*What you need to do:*
[1] According to the news roundup, how many specially trained doctors and nurses is Cuba prepared to send to West Africa?
[2] Say whether each statement agrees with the news roundup, and quote the words that decide it: (a) The lionfish is native to the Atlantic Ocean. (b) The BND's report shows that Ukraine falsified photographic evidence. (c) The Synod summit of Catholic bishops lasted two weeks.
[3] Carry the news roundup on from its final line.

*Text for analysis:*
##########

In an editorial, The New York Times praises Cuba’s “impressive role” in the fight against Ebola, saying that its efforts are “putting America’s contributions to shame,” as the impoverished island is prepared to send 460 specially trained doctors and nurses to West Africa.
VERBATIM
“God is not afraid of new things,” Pope Francis said following a special two-week Synod summit of the world’s Catholic bishops on the state of the family. The gathering was notable in its open and often conflicting debate about such issues as homosexuality and the status of divorced and remarried members of the Church.
UKRAINE REBELS AND MH17 CRASH
Germany’s foreign intelligence service BND has evidence that pro-Russian rebels in Ukraine are responsible for the July 17 crash of Malaysia Airlines flight MH17 in the eastern part of the country with 298 people on board, magazine Der Spiegel reveals. According to a BND presentation to a German parliamentary committee, the rebels captured an air defense missile system at a Ukrainian military base and fired a missile at the plane. If accurate, this would contradict Russia’s claim that the aircraft was shot down by a Ukrainian fighter jet. The BND’s report also shows that Ukraine falsified photographic evidence. Meanwhile, Ukrainian and Russian leaders reached a breakthrough agreement on gas prices for the coming winter, paving the way for Moscow to resume providing its neighbor with supplies. “I can say that Ukraine will have gas, Ukraine will have heating,” President Petro Poroshenko said.
WORLDCRUNCH-TO-GO
As Die Welt’s Pia Heinemann reports, the only way to eradicate the destructive lionfish, non-native to the Atlantic Ocean and now endangering prey species along the U.S. coast, may be to eat it. “The red lionfish and common lionfish have presumably been in the Atlantic and Caribbean since the 1980s,” the journalist writes. “It is thought that these aquarium fish were turned loose either deliberately or out of ignorance, or possibly that larvae came to this new home with ships’ ballast water. In 1992, a Florida aquarium was destroyed by a hurricane, which also resulted in some fish returning to nature.”
Read the full article, Lionfish, A Predator On The Menu.

##########

*Excerpted data:*

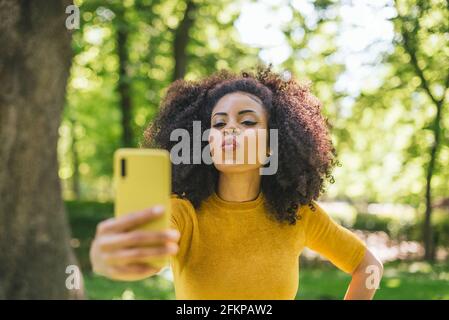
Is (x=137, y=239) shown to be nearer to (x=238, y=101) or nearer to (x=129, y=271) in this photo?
(x=129, y=271)

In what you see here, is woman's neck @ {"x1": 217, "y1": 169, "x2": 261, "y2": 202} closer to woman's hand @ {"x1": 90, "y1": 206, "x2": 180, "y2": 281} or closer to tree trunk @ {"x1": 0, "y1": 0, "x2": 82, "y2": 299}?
woman's hand @ {"x1": 90, "y1": 206, "x2": 180, "y2": 281}

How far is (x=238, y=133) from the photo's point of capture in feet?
7.95

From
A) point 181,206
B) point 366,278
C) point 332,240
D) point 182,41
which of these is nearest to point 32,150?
point 181,206

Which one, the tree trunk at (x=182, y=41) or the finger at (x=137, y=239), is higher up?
the tree trunk at (x=182, y=41)

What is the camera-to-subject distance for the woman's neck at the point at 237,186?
8.38ft

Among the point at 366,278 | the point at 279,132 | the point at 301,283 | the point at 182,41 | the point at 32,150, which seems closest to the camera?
the point at 366,278

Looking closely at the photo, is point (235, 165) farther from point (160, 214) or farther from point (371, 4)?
point (371, 4)

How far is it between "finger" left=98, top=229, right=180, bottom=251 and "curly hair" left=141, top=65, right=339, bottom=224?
964 mm

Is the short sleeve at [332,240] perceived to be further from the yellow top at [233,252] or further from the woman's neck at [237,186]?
the woman's neck at [237,186]

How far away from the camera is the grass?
27.3 feet

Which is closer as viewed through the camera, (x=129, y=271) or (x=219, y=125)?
(x=129, y=271)

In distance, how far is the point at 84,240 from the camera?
12414 mm

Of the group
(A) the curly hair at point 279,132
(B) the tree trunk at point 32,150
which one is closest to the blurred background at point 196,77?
(B) the tree trunk at point 32,150

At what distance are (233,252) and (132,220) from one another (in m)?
0.90
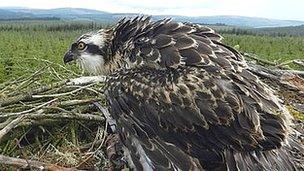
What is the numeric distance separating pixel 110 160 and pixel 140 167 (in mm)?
754

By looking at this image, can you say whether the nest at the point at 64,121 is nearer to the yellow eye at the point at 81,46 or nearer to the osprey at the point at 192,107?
the yellow eye at the point at 81,46

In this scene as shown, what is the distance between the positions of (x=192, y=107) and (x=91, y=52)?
1651 mm

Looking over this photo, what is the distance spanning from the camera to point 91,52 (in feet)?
17.2

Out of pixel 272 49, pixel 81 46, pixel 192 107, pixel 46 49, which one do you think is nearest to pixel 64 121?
pixel 81 46

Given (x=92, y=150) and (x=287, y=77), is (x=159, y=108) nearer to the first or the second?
(x=92, y=150)

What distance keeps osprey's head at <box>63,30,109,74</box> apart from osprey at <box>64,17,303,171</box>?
466 mm

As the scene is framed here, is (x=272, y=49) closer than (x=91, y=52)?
No

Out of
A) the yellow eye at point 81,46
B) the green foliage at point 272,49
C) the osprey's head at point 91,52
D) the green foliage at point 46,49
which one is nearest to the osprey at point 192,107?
the osprey's head at point 91,52

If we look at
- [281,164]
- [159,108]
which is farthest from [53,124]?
[281,164]

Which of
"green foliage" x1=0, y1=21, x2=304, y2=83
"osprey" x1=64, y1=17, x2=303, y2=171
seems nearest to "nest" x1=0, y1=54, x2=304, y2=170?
"osprey" x1=64, y1=17, x2=303, y2=171

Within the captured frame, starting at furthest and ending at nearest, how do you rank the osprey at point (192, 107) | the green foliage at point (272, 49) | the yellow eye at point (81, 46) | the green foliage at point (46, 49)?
the green foliage at point (272, 49) < the green foliage at point (46, 49) < the yellow eye at point (81, 46) < the osprey at point (192, 107)

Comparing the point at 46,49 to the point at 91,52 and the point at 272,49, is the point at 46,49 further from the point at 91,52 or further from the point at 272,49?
the point at 91,52

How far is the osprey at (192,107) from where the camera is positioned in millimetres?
3996

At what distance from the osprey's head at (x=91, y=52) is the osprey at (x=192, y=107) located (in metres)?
0.47
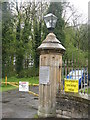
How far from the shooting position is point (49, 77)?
513 cm

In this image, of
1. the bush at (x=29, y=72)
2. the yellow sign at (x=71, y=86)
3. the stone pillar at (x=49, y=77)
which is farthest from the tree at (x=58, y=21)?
the yellow sign at (x=71, y=86)

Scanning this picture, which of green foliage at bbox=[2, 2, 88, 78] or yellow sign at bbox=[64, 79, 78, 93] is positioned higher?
green foliage at bbox=[2, 2, 88, 78]

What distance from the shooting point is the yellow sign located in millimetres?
4965

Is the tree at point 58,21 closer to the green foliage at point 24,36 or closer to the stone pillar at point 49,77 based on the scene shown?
the green foliage at point 24,36

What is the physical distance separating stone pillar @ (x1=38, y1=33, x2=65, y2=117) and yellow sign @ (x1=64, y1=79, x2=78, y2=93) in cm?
32

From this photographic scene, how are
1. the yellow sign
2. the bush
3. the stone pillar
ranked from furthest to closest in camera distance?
the bush
the stone pillar
the yellow sign

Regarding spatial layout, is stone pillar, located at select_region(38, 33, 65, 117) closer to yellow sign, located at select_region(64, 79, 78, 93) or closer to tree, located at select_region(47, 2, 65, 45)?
yellow sign, located at select_region(64, 79, 78, 93)

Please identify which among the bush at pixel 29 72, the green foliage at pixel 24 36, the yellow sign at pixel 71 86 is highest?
the green foliage at pixel 24 36

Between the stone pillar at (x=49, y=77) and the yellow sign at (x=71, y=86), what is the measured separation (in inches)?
12.7

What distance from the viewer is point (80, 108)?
14.7 ft

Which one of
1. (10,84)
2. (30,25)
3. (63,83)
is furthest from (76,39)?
(63,83)

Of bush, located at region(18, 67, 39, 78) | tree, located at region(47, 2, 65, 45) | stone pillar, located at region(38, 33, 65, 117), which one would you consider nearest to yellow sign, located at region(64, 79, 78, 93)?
stone pillar, located at region(38, 33, 65, 117)

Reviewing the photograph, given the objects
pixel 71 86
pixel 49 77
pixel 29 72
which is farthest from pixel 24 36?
pixel 71 86

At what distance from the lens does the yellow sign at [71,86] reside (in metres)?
4.96
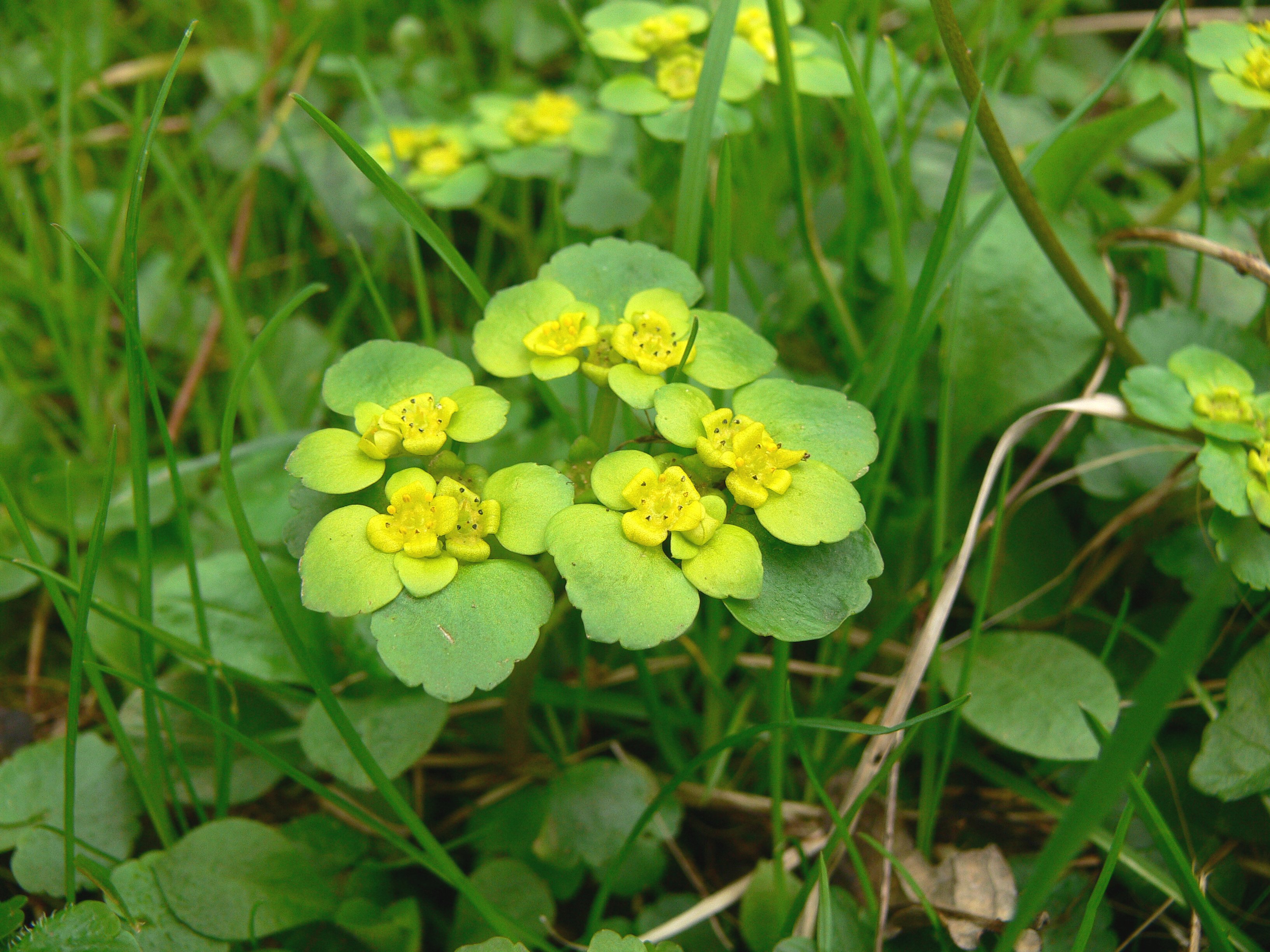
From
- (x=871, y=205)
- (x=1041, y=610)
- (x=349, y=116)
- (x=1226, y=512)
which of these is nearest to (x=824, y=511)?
(x=1226, y=512)

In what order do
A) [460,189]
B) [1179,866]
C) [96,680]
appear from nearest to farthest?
1. [1179,866]
2. [96,680]
3. [460,189]

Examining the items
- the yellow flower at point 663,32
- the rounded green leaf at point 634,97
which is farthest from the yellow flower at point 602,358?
the yellow flower at point 663,32

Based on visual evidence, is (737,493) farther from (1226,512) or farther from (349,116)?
(349,116)

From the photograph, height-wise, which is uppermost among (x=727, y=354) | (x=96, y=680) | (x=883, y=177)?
(x=883, y=177)

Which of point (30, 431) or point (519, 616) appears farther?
point (30, 431)

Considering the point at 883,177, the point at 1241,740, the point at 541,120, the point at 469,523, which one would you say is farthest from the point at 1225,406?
the point at 541,120

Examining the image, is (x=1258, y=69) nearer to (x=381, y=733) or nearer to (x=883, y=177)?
(x=883, y=177)

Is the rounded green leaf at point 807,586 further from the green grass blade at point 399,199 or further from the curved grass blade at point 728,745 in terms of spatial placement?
the green grass blade at point 399,199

##########

*Expected outputs:*
[1] 460

[2]
(a) No: "non-native to the Atlantic Ocean"
(b) Yes: "The BND’s report also shows that Ukraine falsified photographic evidence."
(c) Yes: "a special two-week Synod summit"

[3]
A MONTH OF HONG KONG PROTESTS
After two nights of clashes in which several people were injured, Hong Kong protests are entering their fourth week, with the city’s South China Morning Post asking whether the Occupy movement is “spinning out of control.” Talks between the Hong Kong government and protest leaders are scheduled for tomorrow and will be broadcast live, but Reuters explains that “few are expecting any resolution” to end the conflict over the 2017 election. Tension will likely be high at the meeting after Hong Kong’s Chief Executive Leung Chun-ying said in a televised interview that the movement “obviously” included “participation by people, organizations from outside of Hong Kong.” Protest leaders denied the claims that “external forces” were involved and accused Leung of being “irresponsible.” Read more from the BBC.
TWO JAPAN MINISTERS QUIT
Two of Japan’s five female government ministers resigned today after allegations that they had misused campaign funds, The Japan Times reports. Justice Minister Midori Matsushima and Trade and Industry Minister Yuko Obuchi had been under intense pressure to resign, even from inside their own government. The resignations are a blow to Prime Minister Shinzo Abe, who took responsibility for having appointed them, amid growing economic woes. In an interview with the Financial Times, Abe suggested that he might delay a planned consumption tax increase from 8 to 10%, just months after raising it from 5%, a move that is believed to be responsible for a 7.1% second-quarter contraction of the Japanese economy.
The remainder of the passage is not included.